Auch in diesem Jahr wird am letzten Ferienwochenende das Sommerfest in der Beckstraße gefeiert, und im September gibt es eine interkulturelle Woche mit Spezialitäten aus aller Herren Länder.

Den Kontakt halte man auch dann noch zu den Leuten, wenn sie seit Jahren in Balingen leben, ihre Ausbildung abgeschlossen haben und hier arbeiten, sagt Canoine: "Anfangs waren es Flüchtlinge, inzwischen sind es Freunde geworden." Ein Paar werde in diesem Monat heiraten, ein anderes im August. Die, die Fuß gefasst hätten, seien auch wichtig für die, die neu ankommen.

Doch auch die "Alten" brauchten zuweilen noch Hilfe: "Sie haben jetzt andere Probleme. Zum Beispiel mit der Steuererklärung."

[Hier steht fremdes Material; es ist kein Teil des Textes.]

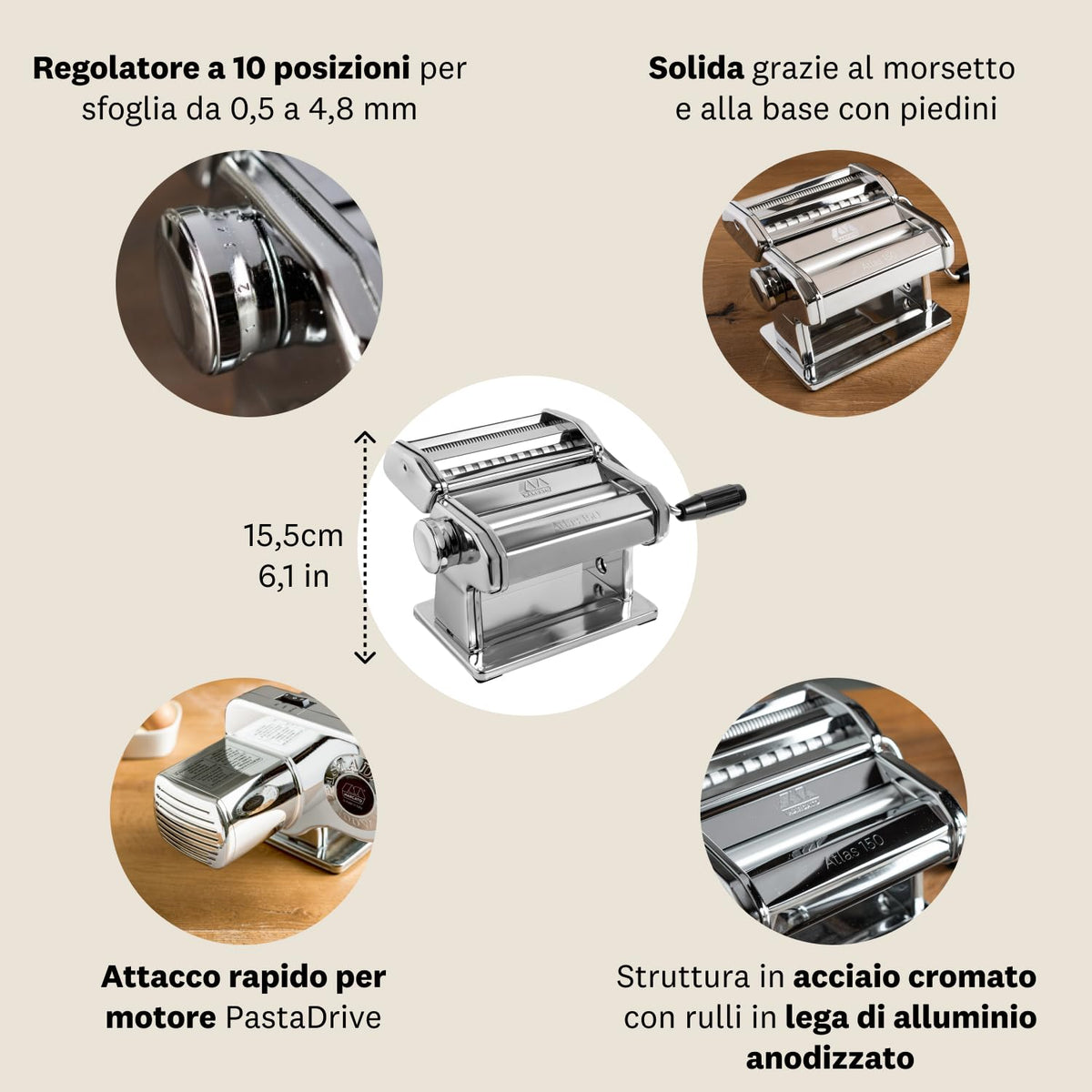 MARCATO Atlas 150 Pasta Maker Machine, Made in Italy, Italian Manual Noodle Maker and Pasta Roller, 150 mm Chrome Design for Homemade Dough Sheets and Custom Thickness Control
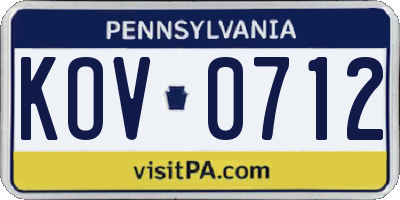 PA license plate KOV0712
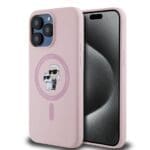 Karl Lagerfeld Liquid Silicone Karl and Choupette MagSafe Pink iPhone 15 Pro Max Tok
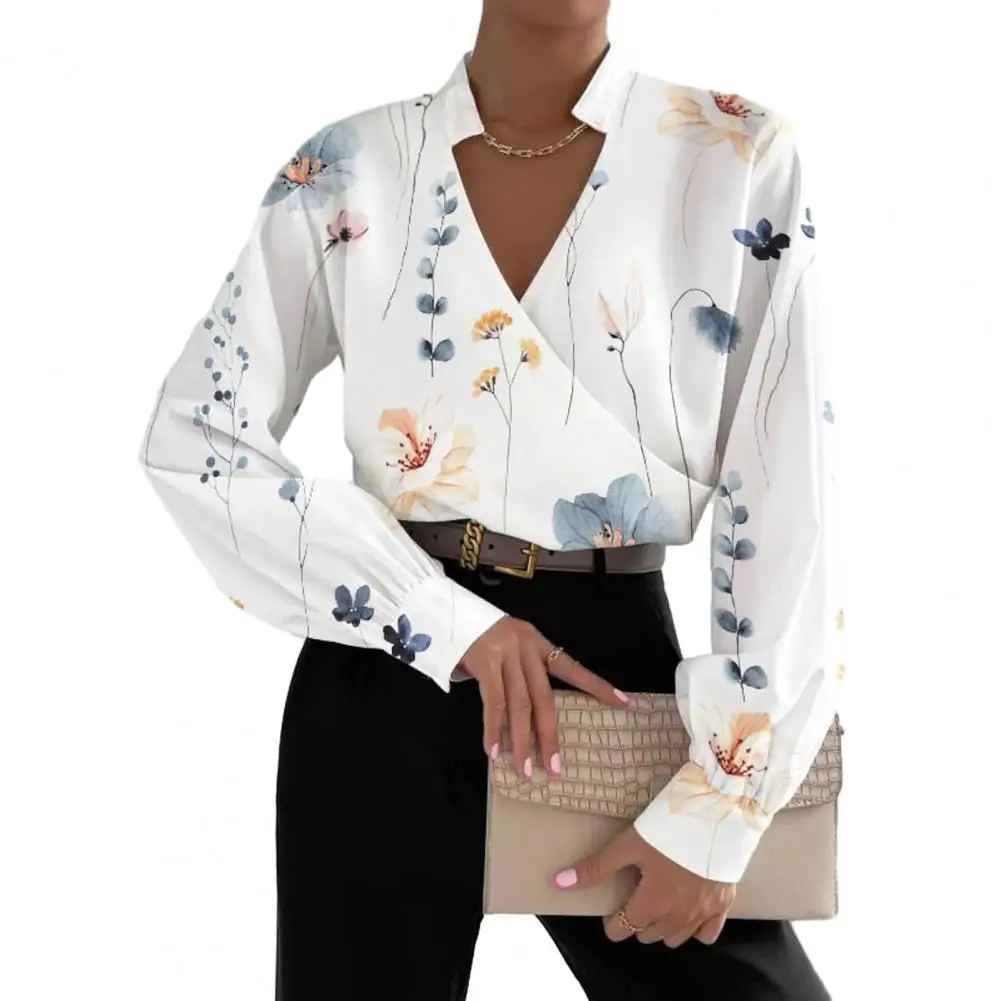 

Блузка женская с цветочным принтом, элегантный модный офисный пуловер с воротником-стойкой, V-образным вырезом и длинным рукавом, осень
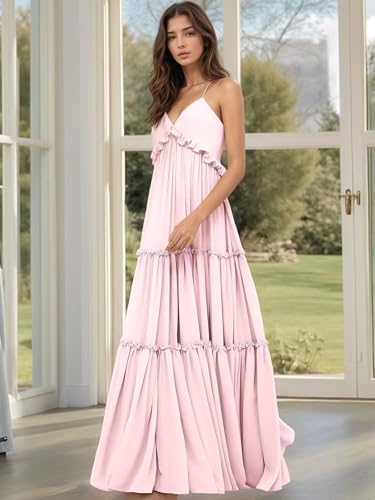 Spaghetti Strap Chiffon Bridesmaid Dresses for Women Tiered Ruffle Wedding Guest Dress V Neck Long Formal Party Gown4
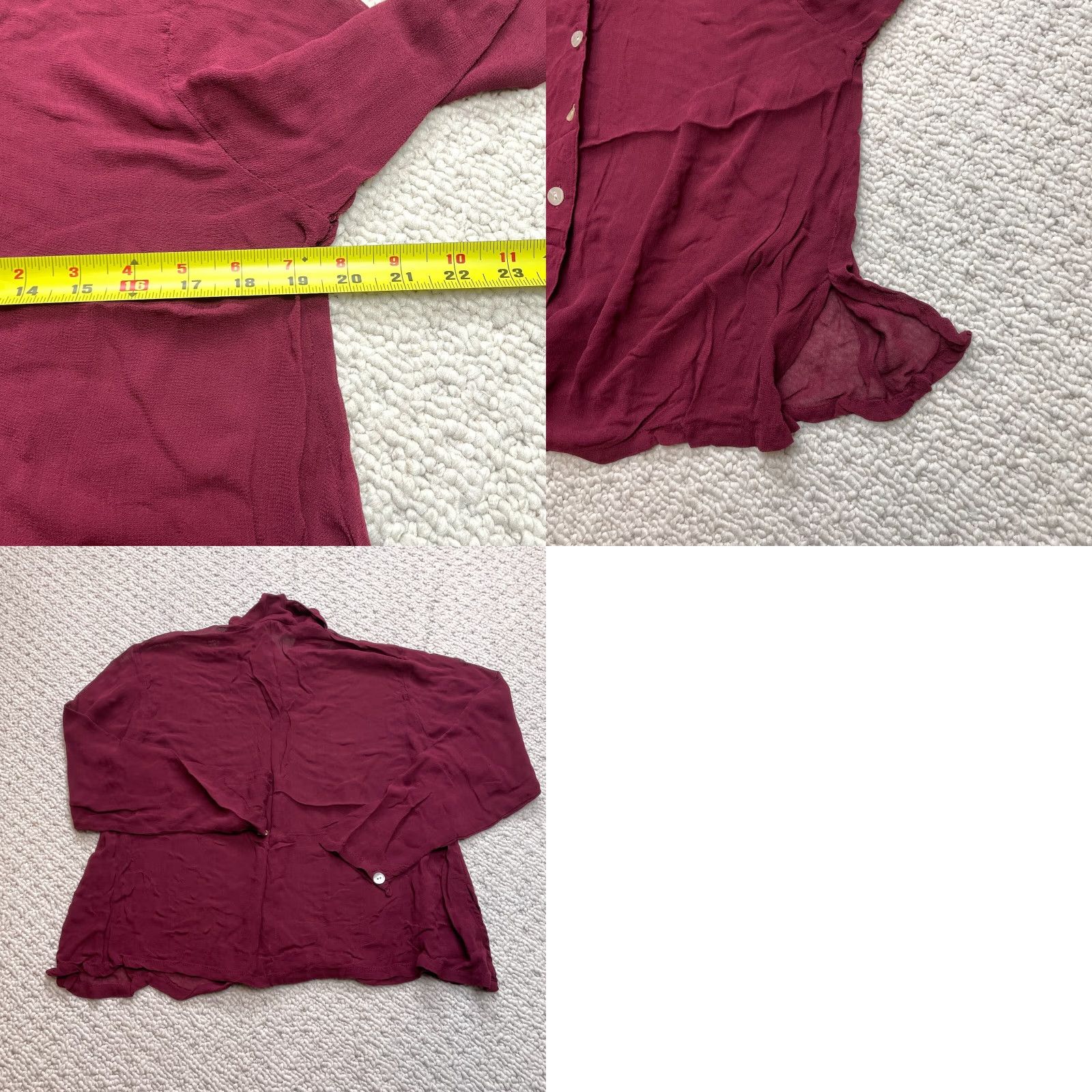 Vintage VINTAGE April Cornell Blouse Top Womens M Red Button Up Rayon Long Sleeve Size M / US 6-8 / IT 42-44 - 8 Thumbnail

Die Initiative "Sichere Häfen", an der deutschlandweit 50 größere Städte teilnehmen, habe Symbolkraft, sagen die Helfer. Vielleicht wäre das auch eine Option für Balingen oder für den Landkreis. Dabei erkläre man sich bereit, Flüchtlinge aufzunehmen, die übers Mittelmeer gekommen sind: "Wir können die Menschen nicht ertrinken lassen."